Start of EXCERPT PROVIDED

Skip to Main Content

The Securities Exchange Act of 1934

We are excited to share FinProLaw’s summary of the Securities Exchange Act of 1934. Let us know if you enjoyed this content.

The Securities Exchange Act of 1934 (the “Exchange Act”) is primarily known for creating the Securities and Exchange Commission (the “SEC”) and providing the regulatory framework for the resale of securities (as opposed to the Securities Act of 1933 – which is focused on the initial registration of securities). This framework provides the SEC with the authority to register, regulate, and oversee brokerage firms, transfer agents, and clearing agencies as well as the nation’s securities self-regulatory organizations (“SROs”). Among others, these SROs include:

  • New York Stock Exchange
  • NASDAQ Stock Market
  • Chicago Board of Options
  • The Financial Industry Regulatory Authority (“FINRA”)

We will discuss the importance of SROs in a latter blog, but for our purposes here, it is important to note that SROs must create rules that allow for disciplining members for improper conduct and for establishing measures to ensure market integrity and investor protection. SRO-proposed rules are subject to SEC review and published to solicit public comment.

The Exchange Act covers many other areas of securities law, but some of the more important topics include:

Corporate Reporting – When must a company file reports through the SEC’s EDGAR database? Companies with more than $10 million in assets whose securities are held by more than 500 owners must file annual and other periodic reports.

Proxy Solicitations – What are proxy solicitations? A proxy solicitation is a request that someone else vote on behalf of a shareholder at a shareholders meeting. The Exchange Act governs the disclosure in materials used to solicit shareholders’ votes in annual, or special meetings, held for the election of directors and the approval of other corporate action.

When must this information be filed with the SEC and what must be included? This proxy solicitation information, contained in proxy materials, must be filed with the SEC in advance of any solicitation to ensure compliance with the disclosure rules. Solicitations, whether by management or shareholder groups, must disclose all important facts concerning the issues on which holders are asked to vote.

End of EXCERPT PROVIDED
Start of DATASET ROWS

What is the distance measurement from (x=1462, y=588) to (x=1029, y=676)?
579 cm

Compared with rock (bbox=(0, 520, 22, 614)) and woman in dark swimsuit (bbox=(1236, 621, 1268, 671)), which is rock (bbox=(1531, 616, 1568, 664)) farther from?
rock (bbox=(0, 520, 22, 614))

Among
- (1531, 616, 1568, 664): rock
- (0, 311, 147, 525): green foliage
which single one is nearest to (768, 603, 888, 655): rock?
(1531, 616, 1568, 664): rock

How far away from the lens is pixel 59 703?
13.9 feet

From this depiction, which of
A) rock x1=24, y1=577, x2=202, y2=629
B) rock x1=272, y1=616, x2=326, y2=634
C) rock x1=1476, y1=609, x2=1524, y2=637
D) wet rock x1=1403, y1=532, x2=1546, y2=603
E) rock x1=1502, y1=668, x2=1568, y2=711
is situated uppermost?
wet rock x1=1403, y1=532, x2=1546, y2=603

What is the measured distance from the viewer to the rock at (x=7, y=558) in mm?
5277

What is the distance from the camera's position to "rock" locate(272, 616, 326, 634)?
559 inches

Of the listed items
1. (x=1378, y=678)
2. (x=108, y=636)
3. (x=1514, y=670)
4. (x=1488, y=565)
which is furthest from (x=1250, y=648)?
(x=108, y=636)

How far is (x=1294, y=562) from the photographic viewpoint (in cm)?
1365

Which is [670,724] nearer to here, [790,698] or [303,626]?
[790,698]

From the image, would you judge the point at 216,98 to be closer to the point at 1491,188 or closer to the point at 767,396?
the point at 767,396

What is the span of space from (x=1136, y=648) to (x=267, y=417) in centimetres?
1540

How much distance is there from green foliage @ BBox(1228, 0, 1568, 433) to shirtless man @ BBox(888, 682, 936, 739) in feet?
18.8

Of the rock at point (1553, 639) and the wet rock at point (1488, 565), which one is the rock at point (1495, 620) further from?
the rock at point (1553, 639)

End of DATASET ROWS

◆ TASK OBJECTIVE
According to the Exchange Act summary, why must proxy solicitation information be filed with the SEC before any solicitation takes place? Answer in one to three sentences. The rows are separate material, unrelated to the text.

◆ FINISHED EXERCISE
The information must be filed in advance so the SEC can ensure that it complies with the disclosure rules.